I don't know why I'm so apathetic. I literally saw open-heart surgery the other day- like, the technology involved was so cool. The heart is stopped, but the patient is kept alive with a pump, we put tubes in the heart to make a bypass- and the patient is alive all this time, even though his heart isn't beating. Even as I describe the procedure to you guys, it sounds cool. But when I was in there, man, all I thought was "whew it's cold in here" and "I wanna go home".
In my brain I know it's meant to be "cool" and I am pretty privileged to be able to see that- in person. It's not like a concert where you can just pay money and watch. Except it just looked like an arts and craft lesson to me, where you cut things open and sew them back up. And the thing about arts and crafts, right, is that it's fun if you're doing it, but when you watch someone else it becomes less fun, and if you have to stand for hours in a cold room watching someone else, it becomes less-fun still. I can see why people would want to be surgeons- it seems cool, you get to sound smart, the nurses do the set-up and the clean-up, it almost sounds too-good.
Then you remember back to the minimum 7 year training AFTER however many years of med school, how you get very little sleep and very little food, all those exams you have to do and all that knowledge you have to retain.

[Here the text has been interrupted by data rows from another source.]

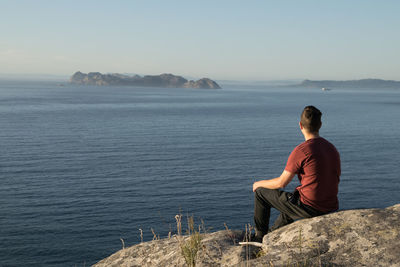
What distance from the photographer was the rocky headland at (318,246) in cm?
492

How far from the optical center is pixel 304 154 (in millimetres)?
5418

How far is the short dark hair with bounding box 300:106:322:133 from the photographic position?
543 centimetres

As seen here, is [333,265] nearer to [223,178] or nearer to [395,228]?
[395,228]

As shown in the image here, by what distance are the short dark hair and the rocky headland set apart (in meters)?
1.40

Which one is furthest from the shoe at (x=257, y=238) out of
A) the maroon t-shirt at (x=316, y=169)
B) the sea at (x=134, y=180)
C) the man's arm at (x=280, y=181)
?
the sea at (x=134, y=180)

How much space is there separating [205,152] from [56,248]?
3420 cm

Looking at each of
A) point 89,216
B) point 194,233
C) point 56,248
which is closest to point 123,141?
point 89,216

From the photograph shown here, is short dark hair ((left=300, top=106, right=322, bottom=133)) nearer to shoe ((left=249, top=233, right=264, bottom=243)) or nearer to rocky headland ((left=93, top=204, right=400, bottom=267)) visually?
rocky headland ((left=93, top=204, right=400, bottom=267))

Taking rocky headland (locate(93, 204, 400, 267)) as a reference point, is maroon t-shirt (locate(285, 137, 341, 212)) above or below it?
above

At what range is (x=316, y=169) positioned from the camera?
5.47m

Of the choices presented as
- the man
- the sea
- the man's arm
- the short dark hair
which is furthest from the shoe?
the sea

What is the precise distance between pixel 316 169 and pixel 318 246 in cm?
109

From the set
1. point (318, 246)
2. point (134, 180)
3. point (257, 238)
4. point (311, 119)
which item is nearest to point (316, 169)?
point (311, 119)

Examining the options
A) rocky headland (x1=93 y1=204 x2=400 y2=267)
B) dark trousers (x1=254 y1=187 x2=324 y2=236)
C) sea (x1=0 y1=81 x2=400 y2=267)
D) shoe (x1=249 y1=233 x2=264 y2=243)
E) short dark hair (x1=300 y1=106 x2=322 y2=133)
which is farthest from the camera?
sea (x1=0 y1=81 x2=400 y2=267)
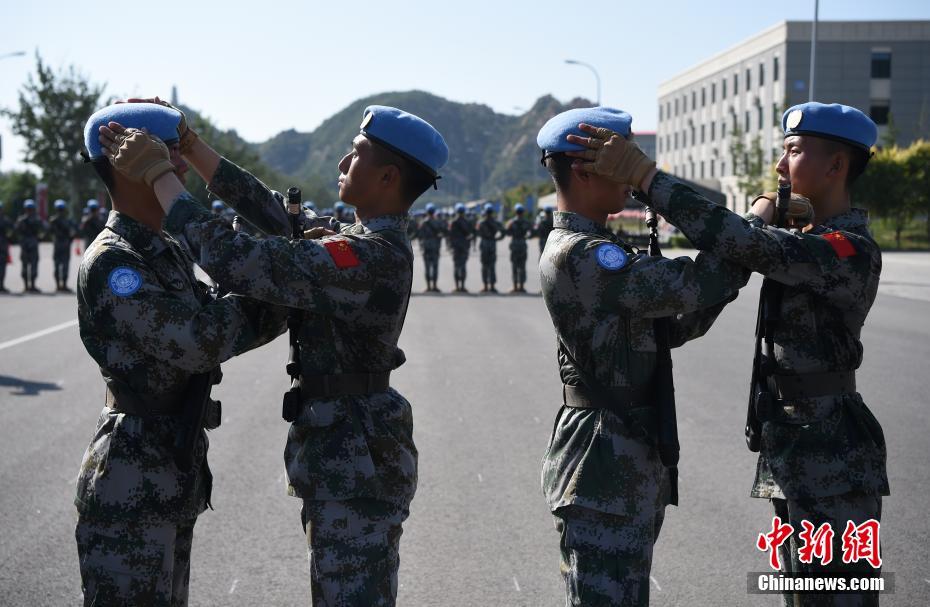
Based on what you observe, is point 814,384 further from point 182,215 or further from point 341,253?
point 182,215

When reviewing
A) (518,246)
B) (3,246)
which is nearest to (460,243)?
(518,246)

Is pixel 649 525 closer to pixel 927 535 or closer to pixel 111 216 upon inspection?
pixel 111 216

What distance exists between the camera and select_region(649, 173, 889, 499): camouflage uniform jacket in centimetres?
318

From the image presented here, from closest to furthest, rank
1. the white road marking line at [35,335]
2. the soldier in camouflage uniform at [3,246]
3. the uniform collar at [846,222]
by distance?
the uniform collar at [846,222]
the white road marking line at [35,335]
the soldier in camouflage uniform at [3,246]

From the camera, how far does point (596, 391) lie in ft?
10.1

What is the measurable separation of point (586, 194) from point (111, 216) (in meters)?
1.48

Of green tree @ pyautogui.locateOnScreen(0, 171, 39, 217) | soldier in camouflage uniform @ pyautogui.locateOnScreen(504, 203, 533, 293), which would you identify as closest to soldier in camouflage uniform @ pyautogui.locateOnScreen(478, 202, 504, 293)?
soldier in camouflage uniform @ pyautogui.locateOnScreen(504, 203, 533, 293)

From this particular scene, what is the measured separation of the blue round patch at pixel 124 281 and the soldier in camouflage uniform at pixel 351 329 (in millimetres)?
213

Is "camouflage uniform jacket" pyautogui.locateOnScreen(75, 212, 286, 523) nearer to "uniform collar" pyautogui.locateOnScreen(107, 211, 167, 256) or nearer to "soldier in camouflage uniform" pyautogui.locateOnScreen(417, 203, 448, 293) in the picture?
"uniform collar" pyautogui.locateOnScreen(107, 211, 167, 256)

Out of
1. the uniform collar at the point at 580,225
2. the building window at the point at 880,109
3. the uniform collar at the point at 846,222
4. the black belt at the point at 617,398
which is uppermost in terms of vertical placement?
the building window at the point at 880,109

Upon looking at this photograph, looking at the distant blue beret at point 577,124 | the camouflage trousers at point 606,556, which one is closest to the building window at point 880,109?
the distant blue beret at point 577,124

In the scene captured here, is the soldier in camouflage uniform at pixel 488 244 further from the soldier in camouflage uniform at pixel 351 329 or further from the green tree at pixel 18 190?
the green tree at pixel 18 190

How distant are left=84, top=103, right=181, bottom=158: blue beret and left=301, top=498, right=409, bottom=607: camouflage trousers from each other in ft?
3.98

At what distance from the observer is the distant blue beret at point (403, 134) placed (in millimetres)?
3160
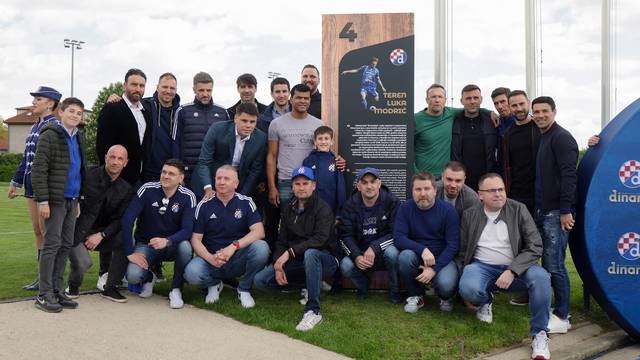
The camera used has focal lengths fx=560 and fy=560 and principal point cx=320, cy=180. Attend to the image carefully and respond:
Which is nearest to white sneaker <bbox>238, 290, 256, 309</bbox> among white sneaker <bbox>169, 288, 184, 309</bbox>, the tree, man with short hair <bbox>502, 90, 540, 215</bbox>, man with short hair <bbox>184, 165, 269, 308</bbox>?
man with short hair <bbox>184, 165, 269, 308</bbox>

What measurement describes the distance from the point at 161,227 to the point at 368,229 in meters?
1.98

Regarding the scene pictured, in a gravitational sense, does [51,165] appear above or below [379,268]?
above

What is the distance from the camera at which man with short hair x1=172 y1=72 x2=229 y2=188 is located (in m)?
5.99

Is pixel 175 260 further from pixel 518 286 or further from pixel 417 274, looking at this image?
pixel 518 286

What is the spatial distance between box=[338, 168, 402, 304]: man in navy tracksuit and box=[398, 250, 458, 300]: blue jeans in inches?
6.8

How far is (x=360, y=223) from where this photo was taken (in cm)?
541

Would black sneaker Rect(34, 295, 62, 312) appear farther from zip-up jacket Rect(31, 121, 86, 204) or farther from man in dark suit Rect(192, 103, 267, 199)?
man in dark suit Rect(192, 103, 267, 199)

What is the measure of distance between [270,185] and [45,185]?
2.18 meters

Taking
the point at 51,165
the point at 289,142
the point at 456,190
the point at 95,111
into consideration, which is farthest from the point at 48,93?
the point at 95,111

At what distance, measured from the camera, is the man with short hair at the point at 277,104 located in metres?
6.21

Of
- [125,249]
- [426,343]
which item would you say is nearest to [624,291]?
[426,343]

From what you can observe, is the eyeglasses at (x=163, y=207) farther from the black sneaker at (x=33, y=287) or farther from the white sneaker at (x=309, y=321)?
the white sneaker at (x=309, y=321)

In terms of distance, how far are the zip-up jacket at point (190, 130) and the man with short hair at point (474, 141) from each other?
262 centimetres

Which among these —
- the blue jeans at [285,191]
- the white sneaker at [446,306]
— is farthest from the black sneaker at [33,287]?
the white sneaker at [446,306]
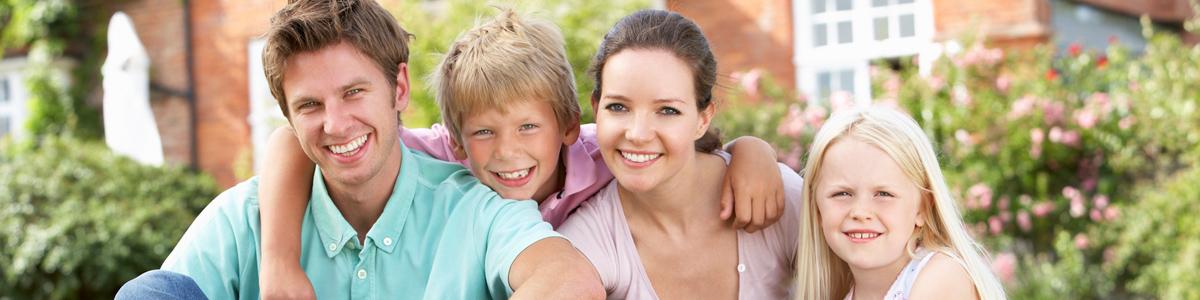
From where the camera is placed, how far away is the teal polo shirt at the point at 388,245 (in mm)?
2416

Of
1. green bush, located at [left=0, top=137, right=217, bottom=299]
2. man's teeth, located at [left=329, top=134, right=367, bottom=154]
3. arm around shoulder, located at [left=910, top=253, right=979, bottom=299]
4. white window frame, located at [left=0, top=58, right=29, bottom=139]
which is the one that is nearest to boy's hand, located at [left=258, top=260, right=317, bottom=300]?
man's teeth, located at [left=329, top=134, right=367, bottom=154]

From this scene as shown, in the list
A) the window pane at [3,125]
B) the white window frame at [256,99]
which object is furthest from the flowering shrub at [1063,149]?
the window pane at [3,125]

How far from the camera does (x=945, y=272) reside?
2361mm

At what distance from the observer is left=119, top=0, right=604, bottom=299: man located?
2.30 meters

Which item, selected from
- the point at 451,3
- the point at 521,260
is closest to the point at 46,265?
the point at 451,3

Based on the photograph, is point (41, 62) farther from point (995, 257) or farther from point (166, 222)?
point (995, 257)

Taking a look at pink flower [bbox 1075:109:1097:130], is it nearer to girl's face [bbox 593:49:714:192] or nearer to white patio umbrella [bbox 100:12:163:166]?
girl's face [bbox 593:49:714:192]

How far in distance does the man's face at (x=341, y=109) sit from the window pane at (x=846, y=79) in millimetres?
7033

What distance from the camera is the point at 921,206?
2.48 meters

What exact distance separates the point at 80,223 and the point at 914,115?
547 cm

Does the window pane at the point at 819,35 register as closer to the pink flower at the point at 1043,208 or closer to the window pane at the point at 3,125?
the pink flower at the point at 1043,208

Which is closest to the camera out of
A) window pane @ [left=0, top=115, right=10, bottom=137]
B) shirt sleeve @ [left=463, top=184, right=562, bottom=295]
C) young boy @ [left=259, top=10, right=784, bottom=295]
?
shirt sleeve @ [left=463, top=184, right=562, bottom=295]

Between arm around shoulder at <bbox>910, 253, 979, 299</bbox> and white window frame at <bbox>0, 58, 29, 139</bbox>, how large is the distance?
459 inches

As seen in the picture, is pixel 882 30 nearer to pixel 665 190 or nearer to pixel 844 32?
pixel 844 32
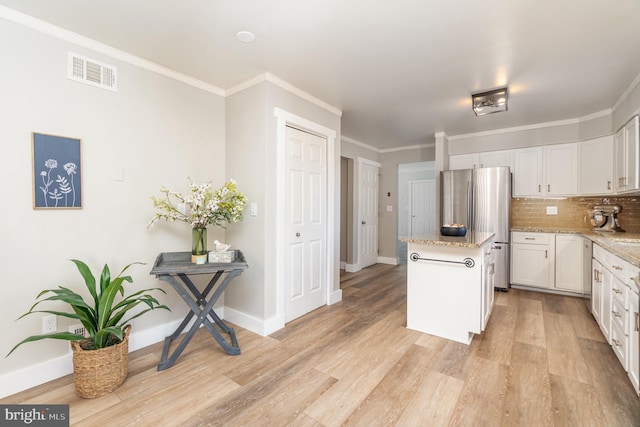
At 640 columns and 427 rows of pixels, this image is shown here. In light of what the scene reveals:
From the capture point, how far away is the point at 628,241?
9.17 feet

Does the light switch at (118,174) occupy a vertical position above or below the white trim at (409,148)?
below

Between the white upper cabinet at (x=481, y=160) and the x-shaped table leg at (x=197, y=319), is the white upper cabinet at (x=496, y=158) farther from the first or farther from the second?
the x-shaped table leg at (x=197, y=319)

Like, fuck that, man. Fuck that lifestyle. Even if I made a lot of money I'd blow it on comfort materials instead of hobbies or w/e.
I've gone so far with med school it's not worth backing out any more. People seem to think I know things, and seem to expect me to know things. Sometimes I meet those expectations, a lot of the time I feel like I don't--- but I'm pretty good at pretending that I do. Maybe one day I'll get called out on it- but I feel like I'm not the only one faking it hard. I assume at some point I'll know what I need to know- just gotta hope no one finds out how much of an imposter I am in the meanwhile.